Bayesian Fixed-Budget Best-Arm Identification
This work addresses the problem of efficiently identifying optimal arms under budget constraints for Bayesian bandit algorithms, offering theoretical guarantees that are incremental over prior methods.
The paper tackles the fixed-budget best-arm identification problem in Bayesian bandits by proposing a Bayesian elimination algorithm and deriving an upper bound on its misidentification probability, which is the first distribution-dependent bound in this setting and nearly matches a lower bound for 2-armed cases.
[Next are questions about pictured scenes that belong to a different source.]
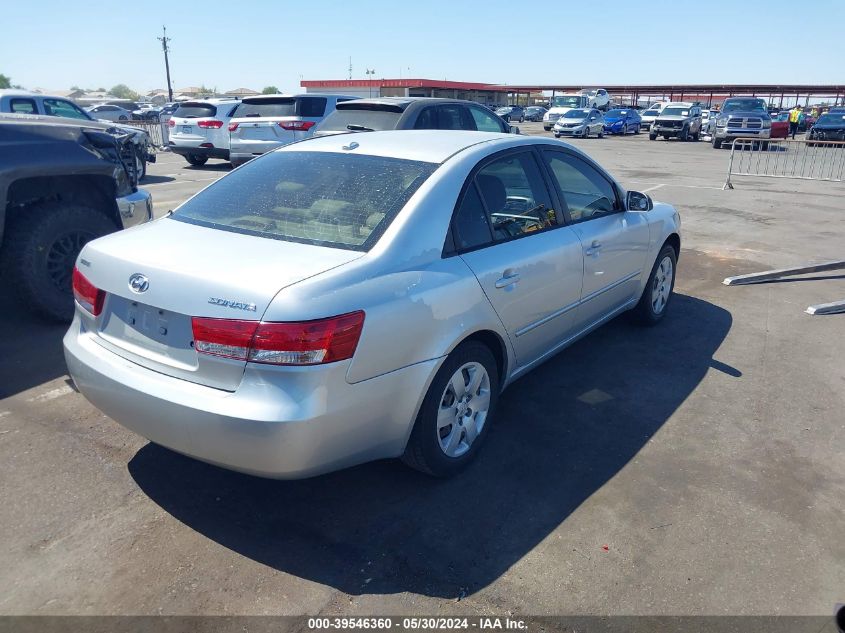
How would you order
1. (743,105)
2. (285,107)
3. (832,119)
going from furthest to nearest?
(832,119), (743,105), (285,107)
Fixed-budget best-arm identification (BAI) is a bandit problem where the agent maximizes the probability of identifying the optimal arm within a fixed budget of observations. In this work, we study this problem in the Bayesian setting. We propose a Bayesian elimination algorithm and derive an upper bound on its probability of misidentifying the optimal arm. The bound reflects the quality of the prior and is the first distribution-dependent bound in this setting. We prove it using a frequentist-like argument, where we carry the prior through, and then integrate out the bandit instance at the end. We also provide a lower bound on the probability of misidentification in a $2$-armed Bayesian bandit and show that our upper bound (almost) matches it for any budget. Our experiments show that Bayesian elimination is superior to frequentist methods and competitive with the state-of-the-art Bayesian algorithms that have no guarantees in our setting.